In this class, we will uncover important, sometimes under-appreciated, elements that make for fine storytelling including foreshadowing, recurrence, free indirect discourse, and chronic tension. Examining passages from Virginia Woolf's Mrs. Dalloway and Michael Cunningham's By Nightfall, we will discuss the DNA that goes into a novel's first page or a story's first paragraph. In other words, we'll explore how the building blocks of every story arc, character, tension, or motif are often found at the very beginning of a book. We'll identify ten key elements to foreground in the early pages of a manuscript, ten tips for finding one's way through a story's murky middle, and a handful of tricks for approaching the art of revision.
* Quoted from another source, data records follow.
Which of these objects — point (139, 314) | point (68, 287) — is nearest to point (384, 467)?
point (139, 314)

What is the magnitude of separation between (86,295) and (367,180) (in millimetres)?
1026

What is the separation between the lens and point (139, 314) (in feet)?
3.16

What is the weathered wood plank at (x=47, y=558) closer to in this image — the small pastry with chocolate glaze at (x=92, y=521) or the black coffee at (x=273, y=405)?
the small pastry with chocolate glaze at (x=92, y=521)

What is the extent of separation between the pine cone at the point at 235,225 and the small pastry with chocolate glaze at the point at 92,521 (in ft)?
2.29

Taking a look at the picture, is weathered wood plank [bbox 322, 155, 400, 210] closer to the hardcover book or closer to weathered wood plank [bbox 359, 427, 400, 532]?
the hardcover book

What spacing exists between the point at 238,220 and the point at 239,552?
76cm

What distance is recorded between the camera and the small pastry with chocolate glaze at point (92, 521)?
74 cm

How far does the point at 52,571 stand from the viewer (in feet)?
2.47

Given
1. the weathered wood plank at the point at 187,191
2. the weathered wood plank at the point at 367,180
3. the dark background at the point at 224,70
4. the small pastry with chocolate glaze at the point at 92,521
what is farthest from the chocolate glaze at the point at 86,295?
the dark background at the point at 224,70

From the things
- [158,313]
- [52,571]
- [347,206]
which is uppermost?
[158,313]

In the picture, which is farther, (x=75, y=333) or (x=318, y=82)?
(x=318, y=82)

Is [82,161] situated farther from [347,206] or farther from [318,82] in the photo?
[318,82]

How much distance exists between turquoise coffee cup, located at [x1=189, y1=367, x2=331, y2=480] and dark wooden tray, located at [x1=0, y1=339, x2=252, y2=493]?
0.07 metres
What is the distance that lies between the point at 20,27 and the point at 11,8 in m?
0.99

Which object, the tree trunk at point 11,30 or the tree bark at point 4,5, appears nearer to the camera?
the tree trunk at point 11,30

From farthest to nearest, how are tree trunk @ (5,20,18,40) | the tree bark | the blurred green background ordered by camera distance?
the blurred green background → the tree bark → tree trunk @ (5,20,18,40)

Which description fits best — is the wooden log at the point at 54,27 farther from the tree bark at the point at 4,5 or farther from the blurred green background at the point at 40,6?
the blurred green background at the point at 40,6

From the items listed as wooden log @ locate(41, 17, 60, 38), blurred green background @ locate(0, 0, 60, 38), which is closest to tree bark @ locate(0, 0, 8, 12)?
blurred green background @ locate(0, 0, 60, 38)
• In-Class Writing Lift: Light
• Homework: None
• Workshopping Drafts: None
David James Poissant is the author of the novel Lake Life, a New York Times Editors' Choice selection, and The Heaven of Animals: Stories, a finalist for the L.A. Times Book Prize and the PEN/Bingham Prize. His stories have appeared in The Atlantic, One Story, Ploughshares, The Southern Review, Best American Experimental Writing, Best Small Fictions, and elsewhere. He teaches in the MFA Program in Creative Writing at the University of Central Florida, where he serves as the Editor of The Florida Review.
David is new to The Porch. Welcome!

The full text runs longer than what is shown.